§ Prompt
Reproduce verbatim the portion of the data below that begins with the line containing "Is the flush" and ends with the line containing "90.7 inches", including both of those lines.

§ Materials provided
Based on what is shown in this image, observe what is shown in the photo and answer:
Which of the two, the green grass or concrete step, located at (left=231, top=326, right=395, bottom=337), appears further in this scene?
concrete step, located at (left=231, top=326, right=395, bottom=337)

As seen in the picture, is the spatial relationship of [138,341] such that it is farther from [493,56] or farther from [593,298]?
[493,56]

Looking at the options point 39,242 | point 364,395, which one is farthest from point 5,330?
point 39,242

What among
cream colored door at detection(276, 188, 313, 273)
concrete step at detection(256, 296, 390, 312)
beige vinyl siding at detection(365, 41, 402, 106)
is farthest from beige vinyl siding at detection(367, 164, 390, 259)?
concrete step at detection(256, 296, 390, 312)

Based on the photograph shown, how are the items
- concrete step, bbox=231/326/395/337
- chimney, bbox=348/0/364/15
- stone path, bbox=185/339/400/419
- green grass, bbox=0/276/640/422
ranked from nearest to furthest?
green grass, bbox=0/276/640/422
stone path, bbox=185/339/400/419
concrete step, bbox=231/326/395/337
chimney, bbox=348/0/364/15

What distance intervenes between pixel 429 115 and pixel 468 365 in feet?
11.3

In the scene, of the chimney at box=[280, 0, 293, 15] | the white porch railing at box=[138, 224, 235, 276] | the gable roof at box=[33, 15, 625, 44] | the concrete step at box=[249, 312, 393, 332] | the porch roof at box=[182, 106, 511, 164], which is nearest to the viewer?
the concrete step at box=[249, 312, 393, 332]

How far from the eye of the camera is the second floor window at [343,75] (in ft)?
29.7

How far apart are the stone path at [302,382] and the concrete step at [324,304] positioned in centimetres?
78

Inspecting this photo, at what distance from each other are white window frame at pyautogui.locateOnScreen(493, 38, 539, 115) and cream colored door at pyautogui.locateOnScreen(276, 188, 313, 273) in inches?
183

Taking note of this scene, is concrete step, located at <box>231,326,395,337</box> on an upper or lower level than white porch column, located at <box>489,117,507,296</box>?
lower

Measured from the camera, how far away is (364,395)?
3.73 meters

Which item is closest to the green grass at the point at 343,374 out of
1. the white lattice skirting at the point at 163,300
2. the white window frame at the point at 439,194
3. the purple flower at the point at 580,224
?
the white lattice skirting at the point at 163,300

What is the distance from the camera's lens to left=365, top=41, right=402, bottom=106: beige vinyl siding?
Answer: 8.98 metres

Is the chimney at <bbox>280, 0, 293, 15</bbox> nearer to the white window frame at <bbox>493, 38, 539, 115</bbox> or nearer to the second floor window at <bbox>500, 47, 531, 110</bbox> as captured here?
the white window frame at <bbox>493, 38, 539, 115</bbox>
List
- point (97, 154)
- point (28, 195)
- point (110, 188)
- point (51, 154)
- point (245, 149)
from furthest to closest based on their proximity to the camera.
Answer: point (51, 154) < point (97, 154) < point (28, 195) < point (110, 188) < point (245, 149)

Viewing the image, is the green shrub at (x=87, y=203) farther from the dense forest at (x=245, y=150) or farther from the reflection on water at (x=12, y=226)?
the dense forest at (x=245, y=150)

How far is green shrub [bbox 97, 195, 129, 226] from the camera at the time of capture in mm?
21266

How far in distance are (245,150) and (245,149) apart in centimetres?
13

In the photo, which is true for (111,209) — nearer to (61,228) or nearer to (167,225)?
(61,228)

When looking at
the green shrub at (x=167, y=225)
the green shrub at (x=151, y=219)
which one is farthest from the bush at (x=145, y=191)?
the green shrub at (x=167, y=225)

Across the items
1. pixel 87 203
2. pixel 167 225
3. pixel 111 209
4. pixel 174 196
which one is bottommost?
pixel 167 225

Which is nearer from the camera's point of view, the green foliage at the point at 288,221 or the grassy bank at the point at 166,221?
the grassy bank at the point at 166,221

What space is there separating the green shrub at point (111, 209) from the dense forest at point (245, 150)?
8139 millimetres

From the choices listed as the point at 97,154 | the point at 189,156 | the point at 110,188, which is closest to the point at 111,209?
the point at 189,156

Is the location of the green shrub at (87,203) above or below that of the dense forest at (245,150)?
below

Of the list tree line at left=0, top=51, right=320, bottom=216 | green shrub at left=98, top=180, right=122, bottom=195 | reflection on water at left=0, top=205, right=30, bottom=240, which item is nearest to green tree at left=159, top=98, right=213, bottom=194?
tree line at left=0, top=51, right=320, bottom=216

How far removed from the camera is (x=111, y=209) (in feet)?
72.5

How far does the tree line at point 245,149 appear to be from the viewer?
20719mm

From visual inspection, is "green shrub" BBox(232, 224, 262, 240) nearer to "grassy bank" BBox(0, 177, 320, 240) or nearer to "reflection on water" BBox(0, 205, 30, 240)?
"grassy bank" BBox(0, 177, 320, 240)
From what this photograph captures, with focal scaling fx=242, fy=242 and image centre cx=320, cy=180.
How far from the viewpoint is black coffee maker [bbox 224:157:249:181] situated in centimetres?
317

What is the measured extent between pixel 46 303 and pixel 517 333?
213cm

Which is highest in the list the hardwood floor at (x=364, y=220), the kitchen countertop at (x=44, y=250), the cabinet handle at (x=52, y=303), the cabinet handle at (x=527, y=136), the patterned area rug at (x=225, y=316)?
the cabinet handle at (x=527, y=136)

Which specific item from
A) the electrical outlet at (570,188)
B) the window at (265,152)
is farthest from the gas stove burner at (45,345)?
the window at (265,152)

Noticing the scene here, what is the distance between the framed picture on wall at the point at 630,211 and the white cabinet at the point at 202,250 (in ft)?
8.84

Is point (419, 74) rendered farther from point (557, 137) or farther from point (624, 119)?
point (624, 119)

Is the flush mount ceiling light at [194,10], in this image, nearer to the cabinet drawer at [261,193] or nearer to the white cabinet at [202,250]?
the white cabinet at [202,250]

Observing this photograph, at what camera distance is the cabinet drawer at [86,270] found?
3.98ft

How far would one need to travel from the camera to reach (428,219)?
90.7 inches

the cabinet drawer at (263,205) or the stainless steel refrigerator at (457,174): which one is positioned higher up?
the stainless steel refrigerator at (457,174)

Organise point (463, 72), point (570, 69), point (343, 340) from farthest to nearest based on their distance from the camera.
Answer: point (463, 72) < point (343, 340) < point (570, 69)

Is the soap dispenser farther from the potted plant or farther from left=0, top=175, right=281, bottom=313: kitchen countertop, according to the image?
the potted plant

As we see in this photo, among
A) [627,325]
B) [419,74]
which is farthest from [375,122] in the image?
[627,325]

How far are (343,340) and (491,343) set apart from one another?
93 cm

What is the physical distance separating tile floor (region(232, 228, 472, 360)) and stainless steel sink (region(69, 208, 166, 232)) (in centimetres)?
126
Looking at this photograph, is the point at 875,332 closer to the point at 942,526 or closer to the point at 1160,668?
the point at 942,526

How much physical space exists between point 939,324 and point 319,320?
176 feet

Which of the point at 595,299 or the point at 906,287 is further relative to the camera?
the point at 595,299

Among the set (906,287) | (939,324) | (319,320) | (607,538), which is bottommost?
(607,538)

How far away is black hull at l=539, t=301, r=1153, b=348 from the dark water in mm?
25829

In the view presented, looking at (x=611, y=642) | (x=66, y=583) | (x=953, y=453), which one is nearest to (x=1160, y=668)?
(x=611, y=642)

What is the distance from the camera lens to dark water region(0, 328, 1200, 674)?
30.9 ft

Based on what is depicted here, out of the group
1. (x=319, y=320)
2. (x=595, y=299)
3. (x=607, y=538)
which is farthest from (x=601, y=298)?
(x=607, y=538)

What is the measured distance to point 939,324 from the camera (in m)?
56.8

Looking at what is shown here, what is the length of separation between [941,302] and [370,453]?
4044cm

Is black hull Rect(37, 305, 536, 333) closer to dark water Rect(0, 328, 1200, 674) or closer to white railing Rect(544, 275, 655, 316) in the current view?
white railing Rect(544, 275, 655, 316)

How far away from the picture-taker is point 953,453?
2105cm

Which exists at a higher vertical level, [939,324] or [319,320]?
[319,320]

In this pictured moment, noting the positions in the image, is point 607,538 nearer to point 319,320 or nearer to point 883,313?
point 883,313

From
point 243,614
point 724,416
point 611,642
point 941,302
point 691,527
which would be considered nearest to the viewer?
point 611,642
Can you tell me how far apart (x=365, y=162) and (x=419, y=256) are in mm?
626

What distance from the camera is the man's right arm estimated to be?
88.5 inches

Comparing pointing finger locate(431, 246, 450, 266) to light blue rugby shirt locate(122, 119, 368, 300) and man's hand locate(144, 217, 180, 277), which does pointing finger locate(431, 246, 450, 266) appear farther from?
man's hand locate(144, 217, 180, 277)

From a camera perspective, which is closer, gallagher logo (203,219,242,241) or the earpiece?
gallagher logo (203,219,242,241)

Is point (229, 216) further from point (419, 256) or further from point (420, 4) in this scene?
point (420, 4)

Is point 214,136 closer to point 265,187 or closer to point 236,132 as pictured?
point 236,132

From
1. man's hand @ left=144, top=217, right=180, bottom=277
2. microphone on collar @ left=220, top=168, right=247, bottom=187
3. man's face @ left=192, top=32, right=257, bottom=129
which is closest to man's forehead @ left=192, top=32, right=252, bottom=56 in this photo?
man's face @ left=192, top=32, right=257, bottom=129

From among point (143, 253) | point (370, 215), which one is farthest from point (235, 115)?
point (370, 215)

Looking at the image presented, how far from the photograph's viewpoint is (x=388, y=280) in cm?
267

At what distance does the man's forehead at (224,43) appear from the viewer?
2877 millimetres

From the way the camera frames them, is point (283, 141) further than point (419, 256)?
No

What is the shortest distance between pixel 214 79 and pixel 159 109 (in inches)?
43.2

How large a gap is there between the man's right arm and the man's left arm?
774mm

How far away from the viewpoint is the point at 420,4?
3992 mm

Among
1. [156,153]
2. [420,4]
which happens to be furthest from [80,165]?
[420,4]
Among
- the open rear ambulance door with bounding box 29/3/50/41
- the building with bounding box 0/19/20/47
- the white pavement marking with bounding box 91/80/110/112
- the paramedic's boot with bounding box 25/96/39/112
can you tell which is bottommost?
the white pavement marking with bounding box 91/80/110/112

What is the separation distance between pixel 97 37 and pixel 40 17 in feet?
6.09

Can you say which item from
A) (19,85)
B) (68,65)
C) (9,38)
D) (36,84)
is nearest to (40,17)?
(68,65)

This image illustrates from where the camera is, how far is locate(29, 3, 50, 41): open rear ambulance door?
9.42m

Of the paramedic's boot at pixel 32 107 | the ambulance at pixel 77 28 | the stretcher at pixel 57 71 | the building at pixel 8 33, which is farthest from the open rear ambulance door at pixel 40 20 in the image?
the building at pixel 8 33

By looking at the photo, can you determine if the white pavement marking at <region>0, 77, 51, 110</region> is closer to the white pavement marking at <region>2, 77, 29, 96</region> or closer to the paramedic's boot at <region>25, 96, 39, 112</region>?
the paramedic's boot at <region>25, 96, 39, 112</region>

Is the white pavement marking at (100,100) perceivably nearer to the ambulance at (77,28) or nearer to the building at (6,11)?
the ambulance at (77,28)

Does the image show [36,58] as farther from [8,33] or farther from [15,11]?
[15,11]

§ Full answer
Is the flush mount ceiling light at [194,10], in this image, nearer to the cabinet drawer at [261,193] or nearer to the white cabinet at [202,250]?
the white cabinet at [202,250]

Observing this photograph, at what camera distance is the cabinet drawer at [86,270] found?
3.98ft

How far would one need to travel from the camera to reach (428,219)?
90.7 inches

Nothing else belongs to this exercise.